> Task requirements:
Rewrite the rows from the line containing "In the photograph" through the end of the rows, both ends included, substituting "image" for "photograph" and changing nothing else. Leave the pictures out of your answer.

> Raw data:
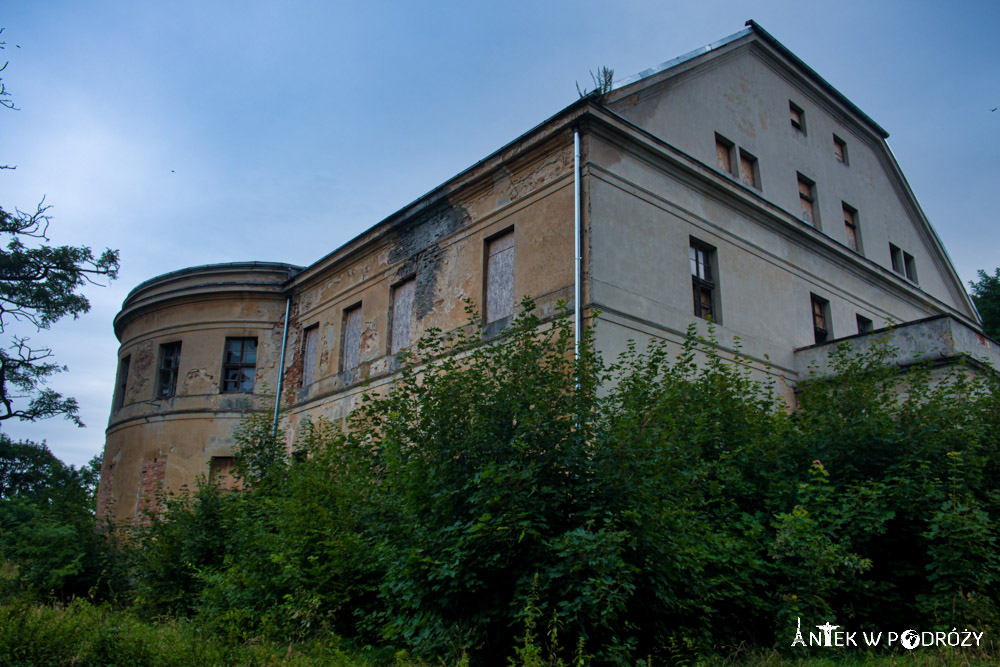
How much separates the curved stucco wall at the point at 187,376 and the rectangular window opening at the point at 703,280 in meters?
11.1

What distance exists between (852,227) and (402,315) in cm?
1175

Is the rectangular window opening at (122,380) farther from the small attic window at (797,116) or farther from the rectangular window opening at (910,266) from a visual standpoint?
the rectangular window opening at (910,266)

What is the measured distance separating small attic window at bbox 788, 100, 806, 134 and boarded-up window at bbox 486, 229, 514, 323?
8.84m

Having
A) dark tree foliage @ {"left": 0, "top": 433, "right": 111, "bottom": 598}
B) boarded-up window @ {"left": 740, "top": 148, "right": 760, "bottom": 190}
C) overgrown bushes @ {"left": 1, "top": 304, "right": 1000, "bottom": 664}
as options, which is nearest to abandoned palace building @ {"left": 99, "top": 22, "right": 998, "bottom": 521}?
boarded-up window @ {"left": 740, "top": 148, "right": 760, "bottom": 190}

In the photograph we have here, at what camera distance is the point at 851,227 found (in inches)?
698

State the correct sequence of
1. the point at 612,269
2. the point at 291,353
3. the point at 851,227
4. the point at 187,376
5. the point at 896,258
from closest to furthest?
1. the point at 612,269
2. the point at 851,227
3. the point at 291,353
4. the point at 187,376
5. the point at 896,258

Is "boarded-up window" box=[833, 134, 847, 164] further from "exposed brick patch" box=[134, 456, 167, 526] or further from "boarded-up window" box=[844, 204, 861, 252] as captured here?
"exposed brick patch" box=[134, 456, 167, 526]

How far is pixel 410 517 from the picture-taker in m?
6.41

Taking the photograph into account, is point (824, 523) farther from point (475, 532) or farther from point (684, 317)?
point (684, 317)

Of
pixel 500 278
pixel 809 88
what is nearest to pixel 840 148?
pixel 809 88

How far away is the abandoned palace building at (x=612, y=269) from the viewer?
463 inches

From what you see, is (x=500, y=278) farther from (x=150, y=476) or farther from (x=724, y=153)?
(x=150, y=476)

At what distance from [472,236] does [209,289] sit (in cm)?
924

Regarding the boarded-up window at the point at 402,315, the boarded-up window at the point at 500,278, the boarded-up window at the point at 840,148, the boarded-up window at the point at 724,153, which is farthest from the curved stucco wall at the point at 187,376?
the boarded-up window at the point at 840,148
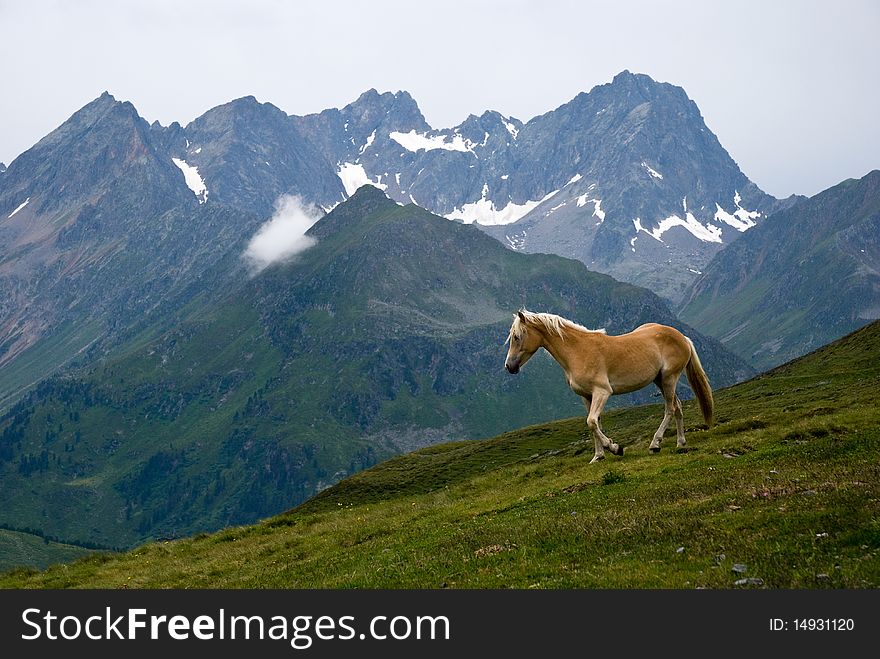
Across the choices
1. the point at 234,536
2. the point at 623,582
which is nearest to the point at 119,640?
the point at 623,582

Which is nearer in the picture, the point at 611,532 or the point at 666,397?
the point at 611,532

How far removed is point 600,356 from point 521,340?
10.4ft

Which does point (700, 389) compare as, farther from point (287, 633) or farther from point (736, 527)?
point (287, 633)

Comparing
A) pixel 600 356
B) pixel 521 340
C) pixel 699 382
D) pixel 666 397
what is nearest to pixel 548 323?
pixel 521 340

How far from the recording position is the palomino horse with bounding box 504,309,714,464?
97.6 feet

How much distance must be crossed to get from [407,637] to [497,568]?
15.2 feet

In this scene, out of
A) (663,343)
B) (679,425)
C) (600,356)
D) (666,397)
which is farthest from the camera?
(679,425)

> Exercise answer:
In the image we have here, at what camera distance is the point at 851,227 found (in inches)?
698

State the correct sequence of
1. the point at 612,269
2. the point at 291,353
3. the point at 851,227
4. the point at 187,376
5. the point at 896,258
from closest to furthest?
1. the point at 612,269
2. the point at 851,227
3. the point at 291,353
4. the point at 187,376
5. the point at 896,258

Is "boarded-up window" box=[833, 134, 847, 164] further from "exposed brick patch" box=[134, 456, 167, 526] or further from "boarded-up window" box=[844, 204, 861, 252] as captured here?
"exposed brick patch" box=[134, 456, 167, 526]

How far is pixel 410 517 from the picture-taker in m?
6.41

Taking the image into account, is point (824, 523) farther from point (475, 532) or farther from point (684, 317)?
point (684, 317)

Of
pixel 500 278
pixel 809 88
what is nearest to pixel 840 148?
pixel 809 88

How far away is the abandoned palace building at (x=612, y=269) from the viewer?
463 inches

From what you see, is (x=500, y=278) farther from (x=150, y=476) or farther from (x=724, y=153)?
(x=150, y=476)

At what distance from [472,236] does [209,289] sit (in cm)?
924

Regarding the boarded-up window at the point at 402,315, the boarded-up window at the point at 500,278, the boarded-up window at the point at 840,148, the boarded-up window at the point at 724,153, which is farthest from the curved stucco wall at the point at 187,376?
the boarded-up window at the point at 840,148
Across the choices
1. the point at 234,536
2. the point at 623,582
which is nearest to the point at 119,640?
the point at 623,582

Which is nearer in the picture, the point at 611,532 or the point at 666,397?
the point at 611,532

How far removed is point 600,356 from point 521,340?
10.4ft

Which does point (700, 389) compare as, farther from point (287, 633) or farther from point (736, 527)?
point (287, 633)

Comparing
A) pixel 600 356
B) pixel 521 340
C) pixel 699 382
D) pixel 666 397
what is nearest to pixel 548 323?
pixel 521 340

How far from the recording position is the palomino horse with bounding box 504,309,714,464?
97.6 feet

How much distance must be crossed to get from [407,637] to [497,568]?
15.2 feet

In this scene, out of
A) (663,343)
B) (679,425)
C) (600,356)
D) (666,397)
which is farthest from the camera?
(679,425)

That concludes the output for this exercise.